> [RECORD EXCERPTS]
*-*-*
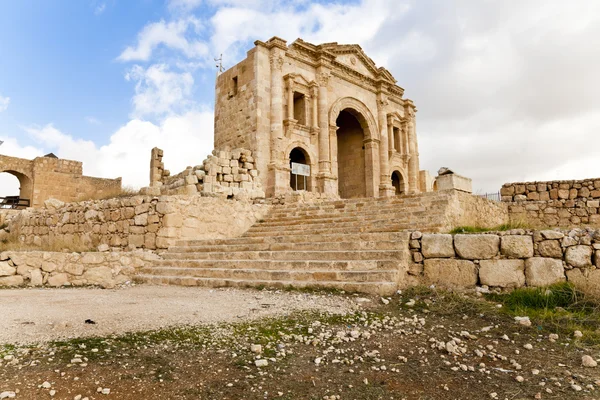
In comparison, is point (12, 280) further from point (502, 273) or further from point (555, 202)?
point (555, 202)

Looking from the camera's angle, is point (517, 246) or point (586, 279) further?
point (517, 246)

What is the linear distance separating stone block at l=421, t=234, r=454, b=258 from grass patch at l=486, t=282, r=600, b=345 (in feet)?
2.43

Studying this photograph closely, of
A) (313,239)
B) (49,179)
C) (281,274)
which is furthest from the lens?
(49,179)

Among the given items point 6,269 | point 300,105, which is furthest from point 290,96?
point 6,269

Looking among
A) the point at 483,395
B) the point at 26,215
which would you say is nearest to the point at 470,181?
the point at 483,395

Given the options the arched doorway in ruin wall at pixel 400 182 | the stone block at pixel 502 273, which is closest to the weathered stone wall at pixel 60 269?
the stone block at pixel 502 273

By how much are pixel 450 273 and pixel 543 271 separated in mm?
1060

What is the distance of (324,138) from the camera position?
18516 millimetres

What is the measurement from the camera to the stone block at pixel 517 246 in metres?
4.62

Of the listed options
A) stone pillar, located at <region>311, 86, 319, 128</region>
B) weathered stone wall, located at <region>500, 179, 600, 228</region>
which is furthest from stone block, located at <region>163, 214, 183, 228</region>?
stone pillar, located at <region>311, 86, 319, 128</region>

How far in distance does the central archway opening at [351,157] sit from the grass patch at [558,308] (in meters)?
17.2

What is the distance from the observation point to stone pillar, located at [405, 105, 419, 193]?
2414cm

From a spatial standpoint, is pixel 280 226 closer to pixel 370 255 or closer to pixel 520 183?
pixel 370 255

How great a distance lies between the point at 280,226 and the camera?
9.59 meters
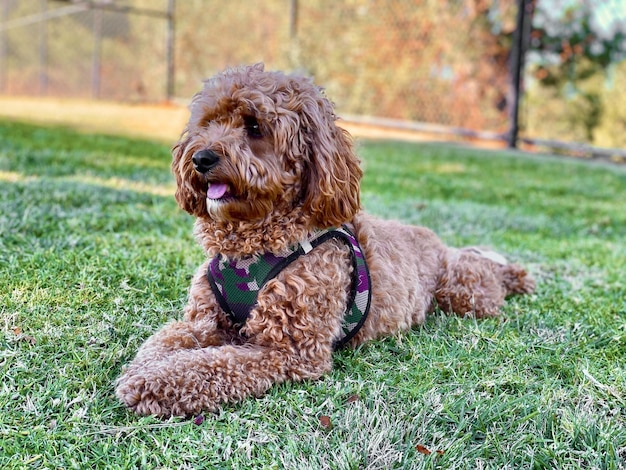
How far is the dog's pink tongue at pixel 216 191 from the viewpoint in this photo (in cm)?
252

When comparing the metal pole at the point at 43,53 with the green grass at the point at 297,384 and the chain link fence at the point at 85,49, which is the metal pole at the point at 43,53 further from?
the green grass at the point at 297,384

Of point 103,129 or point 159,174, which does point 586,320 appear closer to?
point 159,174

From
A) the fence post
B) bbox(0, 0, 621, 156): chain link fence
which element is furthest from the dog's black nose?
the fence post

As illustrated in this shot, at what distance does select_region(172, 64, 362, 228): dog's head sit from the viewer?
2.50m

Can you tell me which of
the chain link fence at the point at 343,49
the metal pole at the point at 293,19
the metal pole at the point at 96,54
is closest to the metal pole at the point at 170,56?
the chain link fence at the point at 343,49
*-*-*
> [EXERCISE DETAILS] Copy out all of these lines, substituting "steel pole" for every "metal pole" and changing nothing else. Leave the pictures out.

> [REPLY]
In comparison, is point (12, 280) further from point (502, 273) or further from point (555, 202)?
point (555, 202)

Looking from the camera's angle, is point (517, 246) or point (586, 279) further?
point (517, 246)

What is the linear distance separating stone block at l=421, t=234, r=454, b=258 from grass patch at l=486, t=282, r=600, b=345 (in feet)?
2.43

Studying this photograph closely, of
A) (313,239)
B) (49,179)
C) (281,274)
which is furthest from the lens?
(49,179)

Among the given items point 6,269 | point 300,105, which is furthest from point 290,96?
point 6,269

Looking among
A) the point at 483,395
B) the point at 26,215
which would you say is nearest to the point at 470,181?
the point at 483,395

Given the options the arched doorway in ruin wall at pixel 400 182 | the stone block at pixel 502 273, which is closest to the weathered stone wall at pixel 60 269?
the stone block at pixel 502 273

By how much are pixel 450 273 and pixel 543 271 separated in mm?
1060

What is the distance of (324,138) from the camera position?
18516 millimetres

What is the measurement from the camera to the stone block at pixel 517 246 in metres?
4.62

Of the listed options
A) stone pillar, located at <region>311, 86, 319, 128</region>
B) weathered stone wall, located at <region>500, 179, 600, 228</region>
which is furthest from stone block, located at <region>163, 214, 183, 228</region>?
stone pillar, located at <region>311, 86, 319, 128</region>

How far in distance does the central archway opening at [351,157] sit from the grass patch at [558,308] (in meters)?
17.2

What is the distance from the observation point to stone pillar, located at [405, 105, 419, 193]?
2414cm

From a spatial standpoint, is pixel 280 226 closer to pixel 370 255 or closer to pixel 520 183?
pixel 370 255

How great a distance lies between the point at 280,226 and the camera?
9.59 meters
How far is the dog's pink tongue at pixel 216 191 from the viewpoint in this photo (in cm)?
252

When comparing the steel pole at the point at 43,53 with the green grass at the point at 297,384 and the chain link fence at the point at 85,49, which is the steel pole at the point at 43,53 further from?
the green grass at the point at 297,384

Of point 103,129 or point 159,174, which does point 586,320 appear closer to?
point 159,174

From
A) the fence post
B) bbox(0, 0, 621, 156): chain link fence
which element is furthest from the dog's black nose?
the fence post

As illustrated in this shot, at what distance does select_region(172, 64, 362, 228): dog's head sit from the viewer?
2.50m

Can you tell me which of
the chain link fence at the point at 343,49
the steel pole at the point at 293,19
the steel pole at the point at 96,54
is closest to the steel pole at the point at 170,56?
the chain link fence at the point at 343,49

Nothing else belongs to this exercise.